Study text |
I have several strings, sentences, of varying lengths.
I would like to make five strings from each of those strings as follows:
Lets take “The quick brown fox jumps over the lazy dog” as a working example.
Dim MyString, theLastWord as String
MyString = “The quick brown fox jumps over the lazy dog”
the first word… The… = NthField(MyString, " ", 1)
the second word… quick = NthField(MyString, " ", 2)
the third word… brown = NthField(MyString, " ", 3)
the last word… dog
Dim theLastWordInteger as integer
theLastWordInteger = CountFields(MyString, " ")
theLastWord = NthField(MyString, " ", theLastWordInteger)
My request is to put the first three words in three separate lines, then the last word in a fourth line and finally the remainder of the string in a fifth line.
How can I put the remainder of the string in a fifth line?
@Martin_T gave you the starting point. Once you have an array, you can pick out the words you want from any position. Then you can delete those elements from the array and re-join it into the part you want.
var words() as string = MyString.Split( " " )
var firstWord as string = words( 0 )
var secondWord as string = words( 1 )
var thirdWord as string = words( 2 )
var lastWord as string = words( words.LastIndex )
// Remove those words
call words.Pop // Easy way to get rid of the last word
for index as integer = 2 downto 0
words.RemoveAt( index )

Apply what you read |
1 – Reproduce the part of the string-splitting thread that begins at the words "the last word…" and stops after "words( words.LastIndex )".
2 – Carry on the string-splitting thread from its last line.

Excerpted records |
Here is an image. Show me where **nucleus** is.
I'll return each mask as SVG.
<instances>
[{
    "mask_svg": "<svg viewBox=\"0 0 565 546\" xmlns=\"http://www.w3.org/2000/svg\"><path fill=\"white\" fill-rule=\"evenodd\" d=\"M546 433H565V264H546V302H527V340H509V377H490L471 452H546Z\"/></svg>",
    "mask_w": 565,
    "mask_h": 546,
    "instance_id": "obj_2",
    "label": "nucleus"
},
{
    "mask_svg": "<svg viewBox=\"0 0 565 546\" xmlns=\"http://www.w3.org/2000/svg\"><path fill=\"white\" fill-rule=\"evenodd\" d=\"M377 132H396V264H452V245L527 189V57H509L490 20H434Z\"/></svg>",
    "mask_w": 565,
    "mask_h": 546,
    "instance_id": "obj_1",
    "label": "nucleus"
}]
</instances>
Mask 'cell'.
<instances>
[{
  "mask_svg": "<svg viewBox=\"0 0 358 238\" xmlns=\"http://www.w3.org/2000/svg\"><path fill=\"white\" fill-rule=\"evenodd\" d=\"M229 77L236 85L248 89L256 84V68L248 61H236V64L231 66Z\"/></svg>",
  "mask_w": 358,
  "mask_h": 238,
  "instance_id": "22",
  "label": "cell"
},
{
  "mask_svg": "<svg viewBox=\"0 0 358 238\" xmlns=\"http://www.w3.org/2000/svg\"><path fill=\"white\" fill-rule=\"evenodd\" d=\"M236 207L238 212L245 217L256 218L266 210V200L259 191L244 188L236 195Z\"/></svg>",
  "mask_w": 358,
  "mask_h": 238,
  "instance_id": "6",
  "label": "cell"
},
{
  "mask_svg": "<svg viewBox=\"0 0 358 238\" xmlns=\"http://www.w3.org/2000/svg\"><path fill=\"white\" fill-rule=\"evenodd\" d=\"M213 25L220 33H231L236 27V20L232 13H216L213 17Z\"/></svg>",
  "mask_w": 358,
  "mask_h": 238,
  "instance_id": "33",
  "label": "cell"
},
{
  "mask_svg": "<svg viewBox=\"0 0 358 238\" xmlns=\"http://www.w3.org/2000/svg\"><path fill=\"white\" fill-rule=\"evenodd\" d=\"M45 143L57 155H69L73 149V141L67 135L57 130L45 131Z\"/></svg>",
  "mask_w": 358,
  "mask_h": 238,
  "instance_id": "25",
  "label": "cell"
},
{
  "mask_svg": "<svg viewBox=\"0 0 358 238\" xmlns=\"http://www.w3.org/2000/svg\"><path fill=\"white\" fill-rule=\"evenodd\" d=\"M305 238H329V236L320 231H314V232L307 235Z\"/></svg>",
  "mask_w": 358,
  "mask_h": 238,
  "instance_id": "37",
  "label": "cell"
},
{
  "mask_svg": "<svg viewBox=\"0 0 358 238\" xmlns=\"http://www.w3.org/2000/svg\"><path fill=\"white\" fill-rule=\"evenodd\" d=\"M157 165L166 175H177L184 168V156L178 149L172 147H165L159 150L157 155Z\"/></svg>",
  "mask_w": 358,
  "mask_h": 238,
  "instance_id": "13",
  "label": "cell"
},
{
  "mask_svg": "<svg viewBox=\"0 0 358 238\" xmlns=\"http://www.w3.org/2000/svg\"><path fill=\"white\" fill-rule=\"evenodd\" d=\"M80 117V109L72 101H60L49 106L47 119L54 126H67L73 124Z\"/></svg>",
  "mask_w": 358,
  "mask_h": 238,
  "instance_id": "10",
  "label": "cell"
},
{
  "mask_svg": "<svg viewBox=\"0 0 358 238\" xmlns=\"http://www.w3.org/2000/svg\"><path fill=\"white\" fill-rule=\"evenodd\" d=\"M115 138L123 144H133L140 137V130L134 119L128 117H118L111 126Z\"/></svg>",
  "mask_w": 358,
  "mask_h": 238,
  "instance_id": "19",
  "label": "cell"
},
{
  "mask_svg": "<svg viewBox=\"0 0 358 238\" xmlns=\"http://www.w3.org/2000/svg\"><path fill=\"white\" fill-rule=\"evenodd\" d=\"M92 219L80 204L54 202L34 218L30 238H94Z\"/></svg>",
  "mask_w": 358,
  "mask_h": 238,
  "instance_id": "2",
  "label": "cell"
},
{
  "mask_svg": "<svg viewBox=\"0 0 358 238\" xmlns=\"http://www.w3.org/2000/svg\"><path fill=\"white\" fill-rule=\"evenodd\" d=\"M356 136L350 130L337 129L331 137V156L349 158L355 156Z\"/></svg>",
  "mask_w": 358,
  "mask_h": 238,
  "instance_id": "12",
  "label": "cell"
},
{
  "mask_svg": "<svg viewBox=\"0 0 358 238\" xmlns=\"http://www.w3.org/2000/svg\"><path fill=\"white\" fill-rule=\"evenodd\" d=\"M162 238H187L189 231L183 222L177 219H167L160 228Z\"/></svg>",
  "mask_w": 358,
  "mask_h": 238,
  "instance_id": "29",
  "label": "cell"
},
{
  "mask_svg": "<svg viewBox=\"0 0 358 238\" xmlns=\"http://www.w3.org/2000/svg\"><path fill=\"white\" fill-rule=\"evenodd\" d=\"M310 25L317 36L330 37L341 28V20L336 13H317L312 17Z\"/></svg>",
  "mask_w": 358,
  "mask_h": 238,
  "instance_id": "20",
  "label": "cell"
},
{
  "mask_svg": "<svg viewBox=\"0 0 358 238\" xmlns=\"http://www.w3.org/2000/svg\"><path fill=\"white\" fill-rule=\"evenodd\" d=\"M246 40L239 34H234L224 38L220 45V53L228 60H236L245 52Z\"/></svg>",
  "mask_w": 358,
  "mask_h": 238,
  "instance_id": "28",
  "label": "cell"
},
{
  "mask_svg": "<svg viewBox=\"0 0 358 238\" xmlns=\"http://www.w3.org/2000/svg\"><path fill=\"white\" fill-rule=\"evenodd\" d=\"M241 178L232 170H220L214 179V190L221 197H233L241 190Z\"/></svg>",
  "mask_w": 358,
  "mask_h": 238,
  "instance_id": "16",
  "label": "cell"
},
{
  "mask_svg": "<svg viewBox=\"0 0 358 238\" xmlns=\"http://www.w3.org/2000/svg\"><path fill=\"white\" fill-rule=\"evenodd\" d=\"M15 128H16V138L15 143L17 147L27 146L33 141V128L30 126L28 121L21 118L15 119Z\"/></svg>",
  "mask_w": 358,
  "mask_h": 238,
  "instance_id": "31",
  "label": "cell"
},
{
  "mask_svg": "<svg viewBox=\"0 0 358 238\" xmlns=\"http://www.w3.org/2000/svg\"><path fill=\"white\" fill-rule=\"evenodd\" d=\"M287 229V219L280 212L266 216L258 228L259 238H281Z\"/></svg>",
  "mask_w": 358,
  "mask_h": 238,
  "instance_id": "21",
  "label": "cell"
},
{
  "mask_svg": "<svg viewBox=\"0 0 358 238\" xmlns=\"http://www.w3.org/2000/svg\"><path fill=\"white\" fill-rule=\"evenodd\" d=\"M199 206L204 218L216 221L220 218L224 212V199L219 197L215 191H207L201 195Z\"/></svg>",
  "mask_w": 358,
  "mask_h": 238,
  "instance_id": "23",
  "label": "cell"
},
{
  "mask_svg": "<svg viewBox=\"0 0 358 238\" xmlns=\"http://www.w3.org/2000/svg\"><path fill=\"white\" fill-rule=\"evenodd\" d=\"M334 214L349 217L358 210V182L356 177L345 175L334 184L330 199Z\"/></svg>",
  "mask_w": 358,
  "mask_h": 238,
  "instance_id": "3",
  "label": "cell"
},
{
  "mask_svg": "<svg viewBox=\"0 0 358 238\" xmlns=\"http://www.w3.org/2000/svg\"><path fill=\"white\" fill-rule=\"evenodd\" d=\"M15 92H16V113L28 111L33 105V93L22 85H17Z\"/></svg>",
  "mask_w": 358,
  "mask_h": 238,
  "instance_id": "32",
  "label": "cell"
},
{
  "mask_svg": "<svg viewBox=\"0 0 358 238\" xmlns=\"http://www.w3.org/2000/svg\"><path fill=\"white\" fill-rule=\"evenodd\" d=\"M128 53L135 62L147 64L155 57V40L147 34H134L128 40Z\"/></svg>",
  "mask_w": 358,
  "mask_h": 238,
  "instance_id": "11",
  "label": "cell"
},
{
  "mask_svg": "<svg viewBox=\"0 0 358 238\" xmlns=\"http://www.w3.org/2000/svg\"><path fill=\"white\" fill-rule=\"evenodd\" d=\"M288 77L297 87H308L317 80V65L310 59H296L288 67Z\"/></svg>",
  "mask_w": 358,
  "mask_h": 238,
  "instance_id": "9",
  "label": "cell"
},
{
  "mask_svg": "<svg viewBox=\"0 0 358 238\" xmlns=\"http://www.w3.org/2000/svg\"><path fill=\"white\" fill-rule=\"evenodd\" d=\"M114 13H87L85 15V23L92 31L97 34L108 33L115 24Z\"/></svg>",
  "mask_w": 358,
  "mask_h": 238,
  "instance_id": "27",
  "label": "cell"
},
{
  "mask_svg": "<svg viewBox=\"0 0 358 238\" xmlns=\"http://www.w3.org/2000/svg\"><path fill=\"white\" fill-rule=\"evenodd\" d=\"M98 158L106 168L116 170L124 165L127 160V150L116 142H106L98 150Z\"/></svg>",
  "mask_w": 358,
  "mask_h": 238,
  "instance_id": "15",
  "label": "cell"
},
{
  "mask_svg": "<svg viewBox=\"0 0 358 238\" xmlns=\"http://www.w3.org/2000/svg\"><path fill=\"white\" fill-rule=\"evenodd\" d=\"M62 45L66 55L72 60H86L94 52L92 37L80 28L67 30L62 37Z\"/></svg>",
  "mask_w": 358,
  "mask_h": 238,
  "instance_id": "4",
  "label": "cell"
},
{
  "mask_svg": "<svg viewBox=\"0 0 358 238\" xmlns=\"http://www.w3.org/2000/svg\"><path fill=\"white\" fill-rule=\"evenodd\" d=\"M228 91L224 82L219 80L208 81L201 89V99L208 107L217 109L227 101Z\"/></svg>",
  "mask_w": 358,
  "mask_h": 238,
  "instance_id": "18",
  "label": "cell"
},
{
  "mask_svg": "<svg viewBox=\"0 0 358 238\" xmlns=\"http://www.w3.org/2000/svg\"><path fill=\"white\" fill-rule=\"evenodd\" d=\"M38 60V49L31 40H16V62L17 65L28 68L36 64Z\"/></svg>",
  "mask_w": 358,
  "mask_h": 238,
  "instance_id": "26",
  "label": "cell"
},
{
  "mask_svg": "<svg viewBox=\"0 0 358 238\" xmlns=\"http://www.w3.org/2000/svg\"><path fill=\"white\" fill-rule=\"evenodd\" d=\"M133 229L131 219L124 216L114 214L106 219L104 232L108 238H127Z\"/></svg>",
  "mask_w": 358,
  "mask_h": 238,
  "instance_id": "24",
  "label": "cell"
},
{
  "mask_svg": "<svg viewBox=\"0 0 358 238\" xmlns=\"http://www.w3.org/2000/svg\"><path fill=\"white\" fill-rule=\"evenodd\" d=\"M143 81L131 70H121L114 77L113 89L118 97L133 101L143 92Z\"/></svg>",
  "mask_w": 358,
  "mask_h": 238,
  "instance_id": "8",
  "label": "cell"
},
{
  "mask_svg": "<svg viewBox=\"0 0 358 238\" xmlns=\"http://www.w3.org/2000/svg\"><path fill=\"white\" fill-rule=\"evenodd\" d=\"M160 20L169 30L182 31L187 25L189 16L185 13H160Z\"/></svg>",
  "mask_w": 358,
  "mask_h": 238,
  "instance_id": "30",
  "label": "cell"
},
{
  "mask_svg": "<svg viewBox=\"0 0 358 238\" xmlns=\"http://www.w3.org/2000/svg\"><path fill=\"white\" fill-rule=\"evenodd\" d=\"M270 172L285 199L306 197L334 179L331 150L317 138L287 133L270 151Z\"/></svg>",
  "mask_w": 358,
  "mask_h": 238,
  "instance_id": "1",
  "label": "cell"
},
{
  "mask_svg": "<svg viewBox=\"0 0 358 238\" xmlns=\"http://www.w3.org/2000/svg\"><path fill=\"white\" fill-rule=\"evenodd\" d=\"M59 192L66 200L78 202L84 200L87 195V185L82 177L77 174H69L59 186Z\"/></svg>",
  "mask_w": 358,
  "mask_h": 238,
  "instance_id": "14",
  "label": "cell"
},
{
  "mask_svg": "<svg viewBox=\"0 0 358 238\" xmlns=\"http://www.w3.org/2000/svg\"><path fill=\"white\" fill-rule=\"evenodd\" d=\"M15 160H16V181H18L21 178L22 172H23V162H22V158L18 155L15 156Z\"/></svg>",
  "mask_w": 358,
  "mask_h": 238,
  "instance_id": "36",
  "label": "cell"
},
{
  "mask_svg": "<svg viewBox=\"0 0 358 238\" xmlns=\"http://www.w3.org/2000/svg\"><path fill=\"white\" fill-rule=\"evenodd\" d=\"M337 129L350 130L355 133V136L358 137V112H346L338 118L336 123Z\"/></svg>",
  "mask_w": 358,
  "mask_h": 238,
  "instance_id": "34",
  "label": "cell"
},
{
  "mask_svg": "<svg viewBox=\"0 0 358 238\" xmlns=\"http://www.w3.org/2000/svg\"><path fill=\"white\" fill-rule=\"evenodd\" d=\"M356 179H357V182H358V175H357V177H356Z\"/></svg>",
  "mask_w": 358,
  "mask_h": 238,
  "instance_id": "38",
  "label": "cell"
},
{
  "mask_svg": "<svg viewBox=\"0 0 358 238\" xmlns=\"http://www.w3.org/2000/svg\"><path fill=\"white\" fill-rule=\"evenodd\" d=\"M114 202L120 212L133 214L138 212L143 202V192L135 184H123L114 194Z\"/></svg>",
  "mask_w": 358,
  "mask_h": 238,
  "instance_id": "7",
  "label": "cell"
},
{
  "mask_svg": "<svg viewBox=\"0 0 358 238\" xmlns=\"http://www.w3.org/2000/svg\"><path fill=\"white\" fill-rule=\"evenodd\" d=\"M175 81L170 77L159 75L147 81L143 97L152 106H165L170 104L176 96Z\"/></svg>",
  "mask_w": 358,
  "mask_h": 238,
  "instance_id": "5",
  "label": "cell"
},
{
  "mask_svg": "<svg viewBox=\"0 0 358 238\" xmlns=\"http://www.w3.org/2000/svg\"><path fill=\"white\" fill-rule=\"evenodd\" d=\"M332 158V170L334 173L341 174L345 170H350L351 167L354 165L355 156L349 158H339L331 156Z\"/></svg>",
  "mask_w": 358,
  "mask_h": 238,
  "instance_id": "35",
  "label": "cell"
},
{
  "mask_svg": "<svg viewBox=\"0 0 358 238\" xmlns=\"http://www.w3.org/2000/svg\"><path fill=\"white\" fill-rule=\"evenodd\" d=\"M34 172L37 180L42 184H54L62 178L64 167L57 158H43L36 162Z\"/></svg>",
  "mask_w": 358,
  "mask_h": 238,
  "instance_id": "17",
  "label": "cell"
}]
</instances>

Responses for each task |
1 –
the last word… dog
Dim theLastWordInteger as integer
theLastWordInteger = CountFields(MyString, " ")
theLastWord = NthField(MyString, " ", theLastWordInteger)
My request is to put the first three words in three separate lines, then the last word in a fourth line and finally the remainder of the string in a fifth line.
How can I put the remainder of the string in a fifth line?
@Martin_T gave you the starting point. Once you have an array, you can pick out the words you want from any position. Then you can delete those elements from the array and re-join it into the part you want.
var words() as string = MyString.Split( " " )
var firstWord as string = words( 0 )
var secondWord as string = words( 1 )
var thirdWord as string = words( 2 )
var lastWord as string = words( words.LastIndex )

2 –
next
var restOfSentence as string = String.FromArray( words, " " )
Or something like that.
Note that this does not include any kind of error checking. If the sentence if short, for example, you will get an OutOfBoundsException, and if there is more than one space between words, you will get blank entries in the array.
An alternate way to do this is with a regular expression.
Off the of my head (untested):
var rx as new RegEx
rx.SearchPattern = "^(\w+) +(\w+) +(\w+) *(\b.*\b) +(\w+)$"
var match as RegExMatch = rx.Search( MyString )
var firstWord as string = match.SubExpressionString( 1 )
var secondWord as string = match.SubExpressionString( 2 )
var thirdWord as string = match.SubExpressionString( 3 )
var restOfSentence as string = match.SubExpressionString( 4 )
var lastWord as string = match.SubExpressionString( 5 )
This has the advantage of not caring about how many spaces there are or if the sentence is only four words, but assumes no punctuation.